A very interesting piece this month on how a minority party continues to rule DC. There is also a short Taiibi piece at the website about what the left should do to fix it...........
Thoughts, comments?
http://www.rollingstone.com/politics/story/32537691/the_gops_dirty_warThe GOP's Dirty War - How Republicans have risen from the dead by distorting Obama's agenda and shutting down the government
TIM DICKINSON
Posted Mar 03, 2010 8:15 AM
Only a year ago, the Republican Party had been given up for dead. Top GOP strategists despaired that their party — decimated by two consecutive bloodbath elections — was leaderless, dominated by Southern conservatives and lurching rightward into irrelevance. "The Republican Party seems to be slipping into a position of being more of a regional party," Senate Minority Leader Mitch McConnell warned his colleagues. "In politics, there's a name for a regional party: It's called a minority party."
As the embittered remains of the GOP caucus locked arms against President Obama and a stimulus plan designed to put Americans back to work, the Party of No seemed no match for Yes We Can. Stuart Rothenberg, one of the Beltway's top handicappers, derided as "lunacy" the boast last April by Rep. Eric Cantor — architect of the Republican strategy of obstruction — that the GOP would soon return to power. "The chance of Republicans winning control of either chamber in the 2010 midterm elections is zero," Rothenberg declared. "Not 'close to zero.' Not 'slight' or 'small.' Zero."

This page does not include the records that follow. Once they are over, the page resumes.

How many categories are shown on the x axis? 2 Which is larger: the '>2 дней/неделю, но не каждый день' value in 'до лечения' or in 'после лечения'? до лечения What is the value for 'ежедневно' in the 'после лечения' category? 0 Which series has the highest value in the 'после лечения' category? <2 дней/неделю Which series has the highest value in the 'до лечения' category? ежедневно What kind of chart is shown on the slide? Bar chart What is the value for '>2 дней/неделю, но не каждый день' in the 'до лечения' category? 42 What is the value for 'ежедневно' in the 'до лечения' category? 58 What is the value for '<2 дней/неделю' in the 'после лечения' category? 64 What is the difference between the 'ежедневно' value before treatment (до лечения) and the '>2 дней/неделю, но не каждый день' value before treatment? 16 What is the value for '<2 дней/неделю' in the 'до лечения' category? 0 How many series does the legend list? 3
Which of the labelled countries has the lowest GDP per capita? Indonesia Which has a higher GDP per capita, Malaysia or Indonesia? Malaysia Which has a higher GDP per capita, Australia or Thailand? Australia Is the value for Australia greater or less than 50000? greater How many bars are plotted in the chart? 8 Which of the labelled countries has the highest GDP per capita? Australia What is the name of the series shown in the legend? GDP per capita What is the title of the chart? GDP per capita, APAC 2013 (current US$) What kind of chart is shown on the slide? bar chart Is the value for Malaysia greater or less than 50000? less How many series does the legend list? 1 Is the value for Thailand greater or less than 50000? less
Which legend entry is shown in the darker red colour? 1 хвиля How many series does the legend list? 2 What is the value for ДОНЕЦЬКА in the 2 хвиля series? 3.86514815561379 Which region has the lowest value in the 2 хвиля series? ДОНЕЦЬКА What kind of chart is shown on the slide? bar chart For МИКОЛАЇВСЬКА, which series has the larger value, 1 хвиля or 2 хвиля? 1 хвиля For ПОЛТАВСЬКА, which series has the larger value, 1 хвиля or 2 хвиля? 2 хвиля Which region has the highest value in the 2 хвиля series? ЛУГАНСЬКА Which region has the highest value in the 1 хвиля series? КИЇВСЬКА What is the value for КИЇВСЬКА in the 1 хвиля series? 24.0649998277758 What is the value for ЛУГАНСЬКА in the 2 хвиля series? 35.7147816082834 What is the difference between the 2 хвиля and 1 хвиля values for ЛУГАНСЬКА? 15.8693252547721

What a difference a year makes: Visions of a generation of Democratic dominance have been eclipsed by a brutal economy and the party's internal gridlock. Despite the $787 billion stimulus, unemployment remains stuck in double digits. Health care reform — Obama's centerpiece legislation — has jumped the rails, and every day spent seeking to get it back on track is a day not focused on the economy, stupid. "Barack Obama spent seven months talking about something other than the most important issue to voters: jobs and wages," says party strategist Simon Rosenberg. "Democrats left the door open for the Republicans."